- _Page excerpt_:
Stay somewhere you know exactly how things move and don't like that way at all or start from scratch somewhere new where there might be better just as well as they might turn out to be far worse?

Thanks god I'm just a twenties girl and don't need to know answers to that. Soon enough I'll learn what I am to know.

In any case, we're all just students of life. Nobody really knows life - even less understands it. Fact. 

Monday, June 20, 2011

A promise is a promise

 Camomille in the city
 Unknown beauty
 Posing I
 Unknown whatever:)
Posing II
 Ohrid lake 
 Ohrid lake II
Herb

Friday, June 10, 2011

Packed up and left ...

Not for Germany though :) I couldn't decide for a long time when I realized that going on vacation after all this would actually mean putting myself first again. So I did the right thing, what my psychologist and my friends wanted me to do for a while now, packed up some stuff and leave on vacation - and I did it for ME.

It feels good, being abroad, not worrying about anyone or anything. It feels good to do what I want. It feels good to be a guest and be served to. It feels good to sit empty-headed simply enjoying the sun. Well, at least it felt good for the first couple of day, then the guilt came back onto my mind, I have to write a paper, I have to work on my final thesis, I have to work on the project, I have to do my job ... Arghh!!! When did those carefree years gone by?? I'm anything but old, I don't even think of myself as an adult, yet for last couple of years I have to count by hand every single time one asks me how old I am. How fast things change!

- _Information shown_:
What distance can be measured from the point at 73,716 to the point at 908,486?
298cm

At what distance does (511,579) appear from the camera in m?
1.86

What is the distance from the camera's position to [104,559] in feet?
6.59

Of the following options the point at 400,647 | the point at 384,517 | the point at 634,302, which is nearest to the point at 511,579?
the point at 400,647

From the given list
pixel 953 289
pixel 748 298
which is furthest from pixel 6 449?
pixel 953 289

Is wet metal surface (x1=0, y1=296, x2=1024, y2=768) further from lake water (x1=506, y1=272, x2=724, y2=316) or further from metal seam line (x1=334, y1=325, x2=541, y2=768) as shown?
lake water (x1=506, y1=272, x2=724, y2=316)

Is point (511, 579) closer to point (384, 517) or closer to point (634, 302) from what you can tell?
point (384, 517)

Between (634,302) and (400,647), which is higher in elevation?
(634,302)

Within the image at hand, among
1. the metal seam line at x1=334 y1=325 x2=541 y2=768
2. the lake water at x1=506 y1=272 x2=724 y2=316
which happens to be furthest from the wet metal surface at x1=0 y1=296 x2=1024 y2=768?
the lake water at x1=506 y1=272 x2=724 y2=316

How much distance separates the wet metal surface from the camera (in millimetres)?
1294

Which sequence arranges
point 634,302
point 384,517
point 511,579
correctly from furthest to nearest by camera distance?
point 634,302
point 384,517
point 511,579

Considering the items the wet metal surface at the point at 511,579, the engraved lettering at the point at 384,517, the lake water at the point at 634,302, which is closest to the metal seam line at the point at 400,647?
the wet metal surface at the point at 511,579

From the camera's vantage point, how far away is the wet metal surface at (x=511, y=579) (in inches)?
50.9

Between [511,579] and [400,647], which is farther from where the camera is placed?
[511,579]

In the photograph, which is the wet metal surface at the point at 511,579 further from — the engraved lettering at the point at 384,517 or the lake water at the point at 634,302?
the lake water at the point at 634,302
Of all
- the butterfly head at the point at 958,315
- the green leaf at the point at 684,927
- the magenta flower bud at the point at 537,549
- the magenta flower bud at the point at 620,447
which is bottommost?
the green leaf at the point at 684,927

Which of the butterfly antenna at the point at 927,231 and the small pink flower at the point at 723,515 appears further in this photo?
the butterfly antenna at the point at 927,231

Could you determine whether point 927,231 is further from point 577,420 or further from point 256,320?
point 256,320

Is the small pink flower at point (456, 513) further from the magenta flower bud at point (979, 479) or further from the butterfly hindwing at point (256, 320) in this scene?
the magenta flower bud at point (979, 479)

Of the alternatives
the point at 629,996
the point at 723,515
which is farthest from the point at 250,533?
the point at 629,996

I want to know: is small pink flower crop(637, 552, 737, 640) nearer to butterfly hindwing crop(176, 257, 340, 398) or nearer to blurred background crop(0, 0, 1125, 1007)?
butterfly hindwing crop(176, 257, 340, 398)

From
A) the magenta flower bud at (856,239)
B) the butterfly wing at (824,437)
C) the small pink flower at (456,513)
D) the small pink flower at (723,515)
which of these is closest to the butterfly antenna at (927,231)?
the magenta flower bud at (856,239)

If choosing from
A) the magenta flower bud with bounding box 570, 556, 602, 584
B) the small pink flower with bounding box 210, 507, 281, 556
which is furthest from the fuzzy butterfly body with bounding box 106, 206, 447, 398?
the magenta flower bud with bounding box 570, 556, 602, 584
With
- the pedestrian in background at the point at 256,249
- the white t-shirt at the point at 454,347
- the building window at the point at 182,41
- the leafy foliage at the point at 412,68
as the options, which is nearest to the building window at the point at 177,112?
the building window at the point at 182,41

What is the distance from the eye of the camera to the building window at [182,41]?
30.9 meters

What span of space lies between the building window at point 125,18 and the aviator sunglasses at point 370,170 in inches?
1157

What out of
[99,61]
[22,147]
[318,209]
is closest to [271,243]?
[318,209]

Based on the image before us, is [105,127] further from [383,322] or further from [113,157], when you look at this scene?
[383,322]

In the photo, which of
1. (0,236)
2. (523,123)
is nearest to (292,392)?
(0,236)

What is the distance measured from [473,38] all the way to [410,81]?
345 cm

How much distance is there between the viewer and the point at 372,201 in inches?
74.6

- _Written task 1_: Using the blog excerpt, decide whether each statement agrees with it, and answer yes or no with the deciding words quoted: (a) The writer left for Germany. (b) The writer's psychologist and friends had wanted her to take a vacation. (c) The writer does not think of herself as an adult.
- _Written task 2_: Write the next part of the vacation blog post, picking up right after its final sentence.

- _Exercise output 1_:
(a) No: "Not for Germany though :)"
(b) Yes: "what my psychologist and my friends wanted me to do for a while now"
(c) Yes: "I don't even think of myself as an adult"

- _Exercise output 2_:
Oh well, I worry again about all the stupid little things that eat on our health every day but I having a blast. I LOVE to travel!!! I love to photograph - and I'll share some of my favorite pictures with you! :)

Wednesday, June 1, 2011

Moving ... to Germany?! :S

Gosh, I couldn't have never guessed something like this will happen! Last week, when I was already crazy nervous about an exam that I had to take, my darling boyfriend who's also one on my few friends I have here, at home, told me he's moving to Germany soon. He's been here for couple years now, a foreigner in my home country and now he's moving on.

He got this great opportunity to start on his own, have his own restaurant! It will be a huge adventure but it's an opportunity you grab in a second or let go and wait for years to get another one ... He's the kind of person who GRABS every opportunity he gets and moves on with optimism and smile on his face no matter what happens. I'm everything but that :)

Last couple of weeks he was all nervous and weird because he was waiting for this deal to closed and he didn't want to tell anyone about it until he was sure it'll work. Considering the difference between us ... we were fighting a lot for all possible stupid things in this time. Me, I was preparing to end the relationship. And then boom - he told me the news that explained everything and changed everything!

I'm supposed to be finishing my schooling at the university in autumn, I'm tired of what I'm going through here for last couple of months, fighting for a 'lost' cause on my own, I'm tired of my first boss at my first job, I'm tired of writing last two papers for school for weeks that turned into months ...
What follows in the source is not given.